The Maryland Department of the Environment has ordered the county to address the deteriorating masonry dam, which is owned by the county as part of Devil's Backbone Park on Antietam Creek, south of Hagerstown.


The dam is more than 100 years old and many of the stones are missing from the downstream face, with water flowing through the masonry at random locations, the consultants' report says.

Advantages of repairing the dam include maintaining the current look of the park and existing stream characteristics, while disadvantages include the need for a fish ladder and associated maintenance, and the fact that the type of repair recommended would detract from the historic nature of the dam, consultant John Keenan told the commissioners.

The recommended repair method is to encase the dam in concrete to fill in any holes and improve its stability.

A historically accurate restoration would require demolishing and rebuilding the dam with skilled stonemasons and would cost about three times the cost of the concrete encasement, the report says.

Removing the dam would allow the stream to return to a more natural condition, benefiting fish, but it would require extensive stream bank restoration and change the look of Devil's Backbone Park dramatically, Keenan said.

Upstream of the dam site, the water level would drop about nine feet, leaving steep banks, he said.

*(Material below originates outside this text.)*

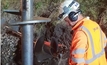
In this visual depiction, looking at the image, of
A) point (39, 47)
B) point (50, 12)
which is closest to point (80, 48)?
point (39, 47)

Also, the stream velocity would increase dramatically, requiring measures to prevent additional erosion and transport of sediment downstream, the report says.

Keenan said a partial removal would be the "worst of both worlds," requiring both concrete work and stream stabilization.

Commissioner William J. Wivell said the report seemed "skewed toward dam repair" and said the cost estimates contradicted information presented by dam-removal advocates, who said removal is almost always more cost efficient in the long run.

Dave Biser, President of the Antietam Creek Watershed Alliance, asked the commissioners for more time to research grants for dam removal and consult with dam-removal experts for their feedback on the report.

Commissioner Kristin B. Aleshire said he favored the repair option, provided access to the repaired dam would not be restricted, a fish ladder would not degrade the appearance and the Maryland Historical Trust would agree to it.

Wivell said he thought it was unlikely MHT would agree to the concrete encasement plan and said he was leaning toward the partial removal option.

Commissioner Terry Baker said he was encouraged by the lowered estimate for repairs, but wanted to know if grants for dam removal would help bring the removal option more in line.

"I'm still torn as to what decision I want to make," he said.